There’s a material difference between Irish involvement in WW1 and
Irish involvement in WWII. The latter was for a justifiable cause –
defeating Nazism. The former had little to do with cynical sob-stories
about Belgium and everything to do with two bloodthirsty empires
striving for supremacy.
The typical revisionist Redmondite view of the people of 1916 is a mix
of moral superiority and cultural contempt. They moralise about the
‘depraved’ nature of anyone who opted to achieve independence through
violent means instead of pursuing a parliamentary course. They sneer
at Pearse’s alleged espousal of a ‘primitive blood sacrifice. According to the naïve Redmondite worldview, Britain would have been prepared to give up Ireland without a fight! However, while naivety (even naivety on that scale) is excusable, the hypocrisy of modern
Redmondites is not. Redmond’s strategy was based on an espousal of
murderous imperial violence that made the events of 1916 look like a
teddy bears’ picnic.
Redmond’s strategy for obtaining Irish independence was to curry
favour from Britain by encouraging Irishmen to butcher thousands of
‘Johnny-Foreigners’ on Britain’s behalf.

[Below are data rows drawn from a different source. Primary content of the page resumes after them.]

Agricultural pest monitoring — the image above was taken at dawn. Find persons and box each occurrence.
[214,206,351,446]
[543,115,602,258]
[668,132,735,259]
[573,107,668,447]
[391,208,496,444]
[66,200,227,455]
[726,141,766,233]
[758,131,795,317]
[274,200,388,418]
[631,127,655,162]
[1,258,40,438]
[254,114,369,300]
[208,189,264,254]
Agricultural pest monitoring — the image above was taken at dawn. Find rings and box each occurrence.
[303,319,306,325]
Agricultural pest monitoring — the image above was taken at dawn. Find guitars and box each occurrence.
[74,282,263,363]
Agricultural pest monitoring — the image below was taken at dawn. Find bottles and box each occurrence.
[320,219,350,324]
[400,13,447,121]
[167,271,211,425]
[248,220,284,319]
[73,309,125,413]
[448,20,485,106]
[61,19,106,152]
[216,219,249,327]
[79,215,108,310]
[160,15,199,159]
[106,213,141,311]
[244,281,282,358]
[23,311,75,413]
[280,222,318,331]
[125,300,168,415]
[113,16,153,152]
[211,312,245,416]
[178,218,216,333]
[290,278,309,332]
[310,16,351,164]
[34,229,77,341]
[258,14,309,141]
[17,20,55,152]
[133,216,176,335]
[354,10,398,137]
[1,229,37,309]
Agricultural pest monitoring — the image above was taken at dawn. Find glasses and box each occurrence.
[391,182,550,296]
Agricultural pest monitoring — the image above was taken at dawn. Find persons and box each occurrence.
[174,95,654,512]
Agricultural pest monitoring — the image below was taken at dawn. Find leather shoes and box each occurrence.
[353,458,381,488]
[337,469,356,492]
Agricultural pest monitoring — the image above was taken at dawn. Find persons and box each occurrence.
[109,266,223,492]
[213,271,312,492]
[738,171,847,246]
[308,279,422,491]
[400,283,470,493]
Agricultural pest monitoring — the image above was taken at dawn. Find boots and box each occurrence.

In so doing, Redmond
(ironically) revealed himself to be not just a man committed to
mass-violence as a means of bringing about political change, but a
racist to boot – seemingly, violence was acceptable if it only
involved slaughtering (e.g.) the Turks.
Far from eulogising Redmond, it’s high time the Irish government
formally apologised to our European neighbours for the shameful part
played by brave but misguided Irishmen in a bloody imperialistic
debacle that had nothing to do with Ireland.